Viaggio del gusto lungo i Colli ALBANI

19 marzo 2020 - 13:41

Culla di grandi civiltà, nonché centro del cattolicesimo, il Lazio è ricco di peculiarità storiche, artistiche, religiose e culturali, a cui si affianca una natura da riscoprire e una cucina ricca e variegata.

Andiamo pertanto alla scoperta dei luoghi di villeggiatura di Papi e famiglie gentilizie dei Colli Albani.

Dirigendosi verso le rinomate cittadine dei Castelli Romani, una volta usciti da Roma, si inizia a distinguere la sagoma dei Colli Albani e dei Monti Tuscolani.

Si tratta di un’area dai molteplici spunti d’interesse, a cominciare da quello geologico, visto che stiamo parlando di una delle più importanti aree vulcaniche del centro Italia.
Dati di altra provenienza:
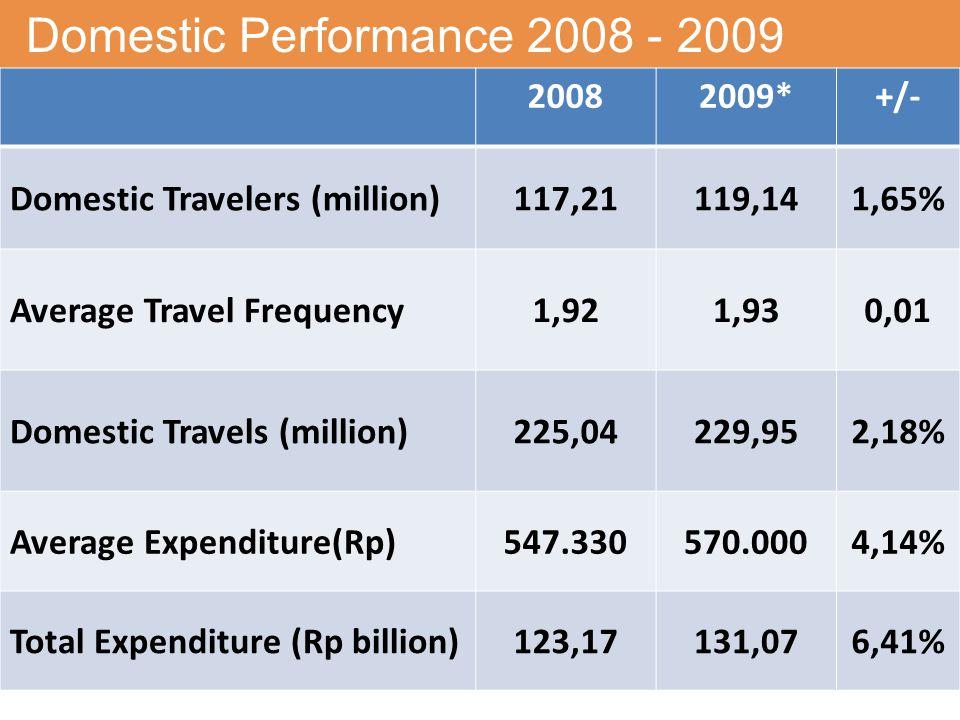 Domestic Performance 2008 - 2009 20082009*+/- Domestic Travelers (million)117,21119,141,65% Average Travel Frequency1,921,930,01 Domestic Travels (million)225,04229,952,18% Average Expenditure(Rp)547.330570.0004,14% Total Expenditure (Rp billion)123,17131,076,41%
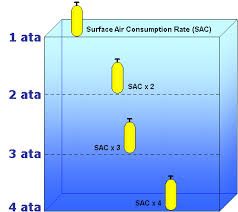 Surface To Air Size Chart Pressure Diving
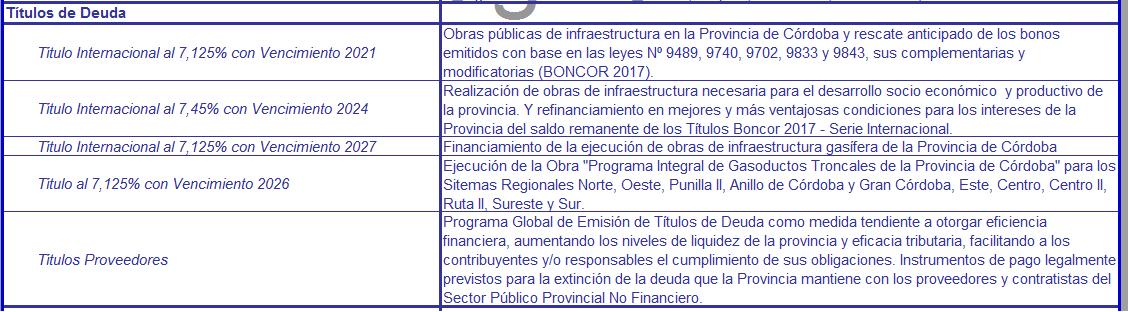 ACIF, deuda externa, cordoba, constructoras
Sembra strano, ma proprio in corrispondenza dei placidi laghi con le loro acque limpide e la loro rigogliosa vita vegetale e animale, non più tardi di qualche migliaio di anni fa – 60.000 per l’esattezza – si stava scatenando il consueto inferno di lava, ceneri e lapilli tipico di un’attività vulcanica.

È proprio questo aspetto del passato, insieme al clima umido, che ha reso la terra particolarmente fertile donandole, almeno fino al XVIII secolo, enormi foreste di faggio, boschi misti e cerrete.
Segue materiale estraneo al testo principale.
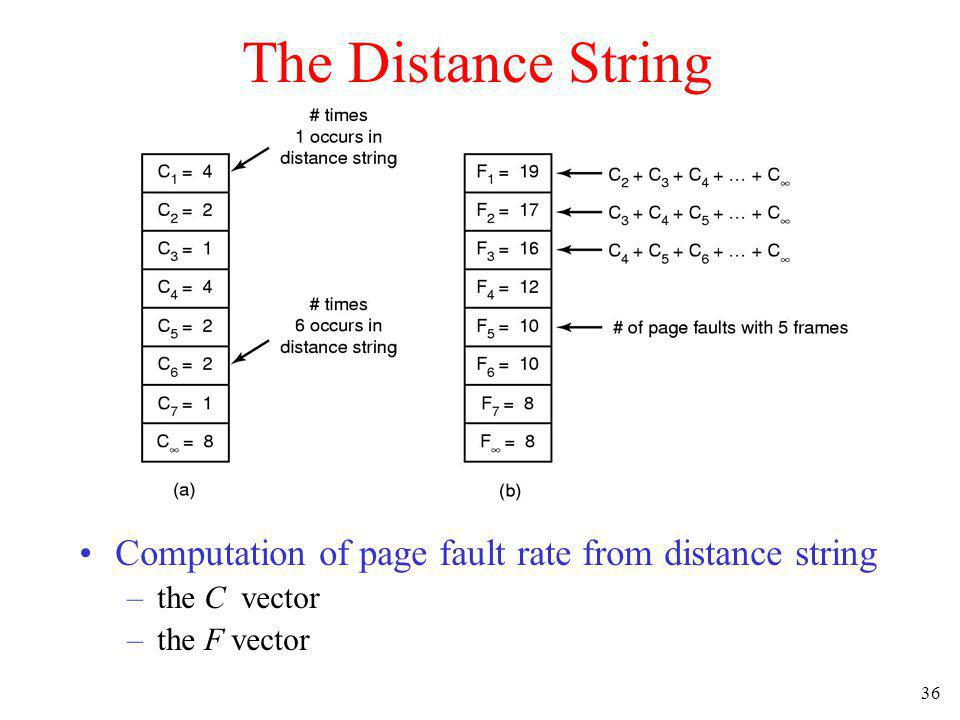 36 The Distance String Computation of page fault rate from distance string –the C vector –the F vector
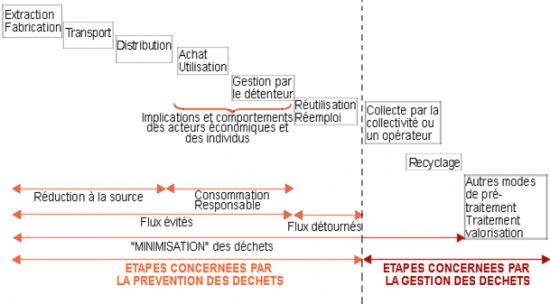 Schéma de la prévention au sein du cycle de vie d'un produit. Voir descriptif détaillé ci-après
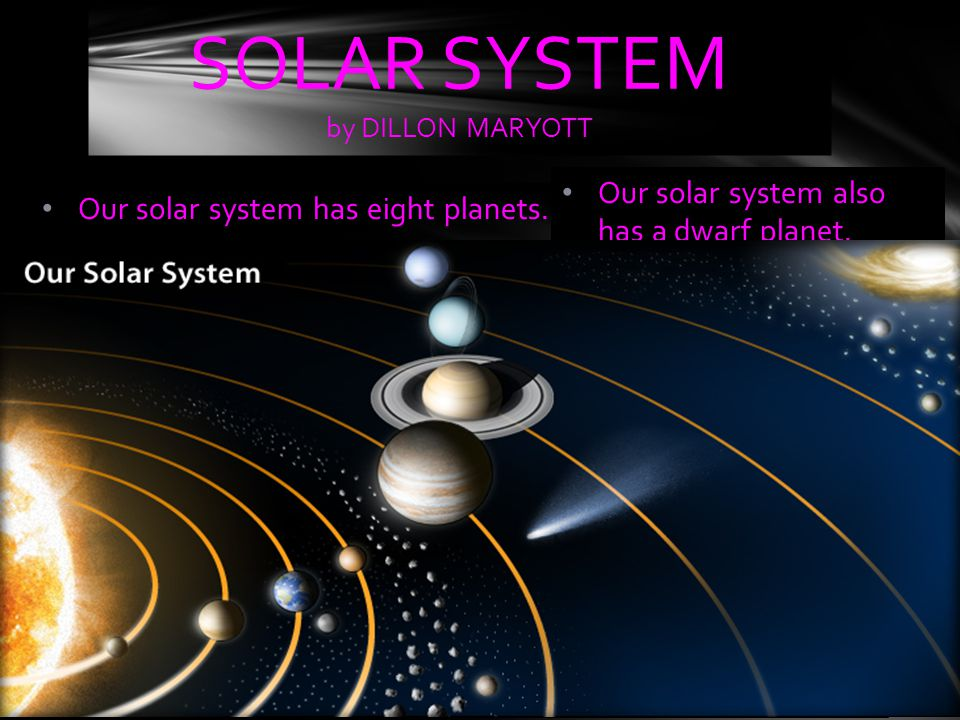 Our solar system has eight planets. SOLAR SYSTEM by DILLON MARYOTT Our solar system also has a dwarf planet.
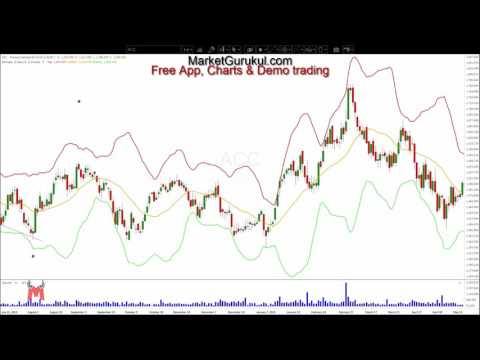 Three Bollinger bands strategies that you need to know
Oggi permangono, a testimonianza delle foreste originarie in gran parte sostituite da castagneti, elementi arborei o arbustivi sparsi tra i castagni.

Tra essi l’agrifoglio, la dafne laureola, il tiglio, il nocciolo, l’acero campestre, il carpino nero, la vitalba. Un paesaggio talmente suggestivo, a così poca distanza dalla Capitale, che lo ha reso ambito luogo di villeggiatura di papi e famiglie gentilizie, così come testimoniano alcune splendide dimore come Palazzo Chigi, ad Ariccia, e Villa Aldobrandini, a Frascati.

L’Itinerario turistico

Il suo nome deriva da Nemus Dianae, bosco sacro a Diana, perché sulle sue sponde sorgeva un tempio dedicato alla dea della caccia e personificazione della vita animale e vegetale.

→ Primo giorno

L’itinerario percorre la Via Appia, la Regina Viarum dei Romani, toccando alcuni dei 16 borghi comunemente conosciuti come “Castelli Romani”.
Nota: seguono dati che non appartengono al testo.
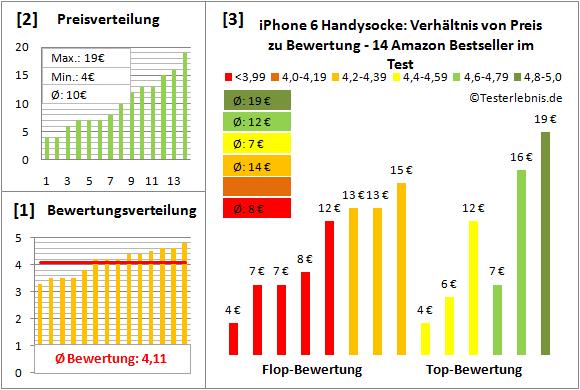 iphone-6-handysocke-test-bewertung Test Bewertung
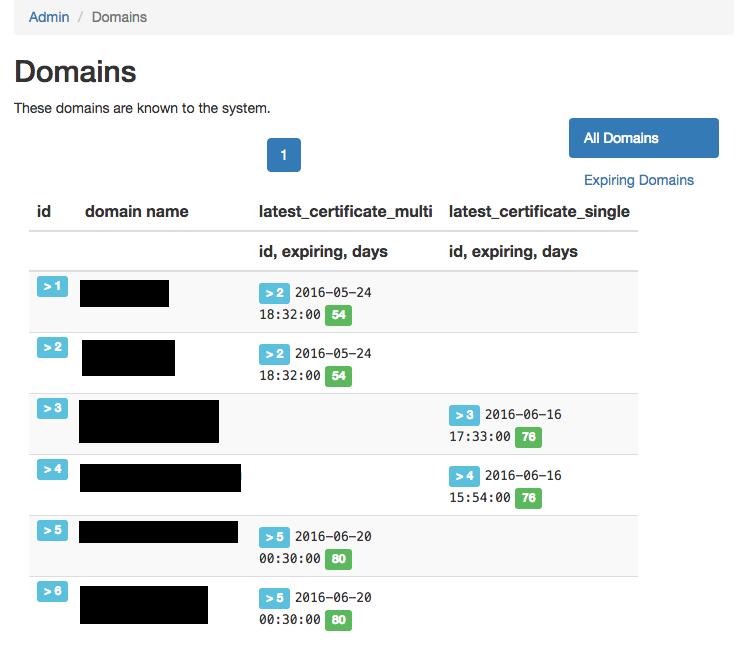 List Domains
Cittadine dal clima mite, dal buon vino e dalla tradizione culinaria basata su pane, formaggi, salumi, porchetta, specialità da gustare nelle “fraschette”, le osterie tipiche. In questa zona il Papato e le famiglie nobili romane hanno lasciato molte tracce, a partire da alcuni edifici storici e opere d’arte: citiamo, tra i tanti, Gian Lorenzo Bernini.

Costeggiando le rive del lago di Albano, ci si imbatte in diversi stabilimenti balneari, noleggi di canoe e circoli velici. Qui ha sede, tra l’altro, il Centro Federale di Canottaggio dove si allena la squadra nazionale italiana.

Una salita porta a Castelgandolfo, che ha il suo centro in Piazza della Libertà dove, da un’ampia terrazza, si può ammirare tutto il cratere del lago. In questa splendida cornice dominano la fontana e la chiesa di San Tommaso, opere del Bernini: all’interno, sull’altare maggiore, si può osservare una bella pala di Pietro da Cortona.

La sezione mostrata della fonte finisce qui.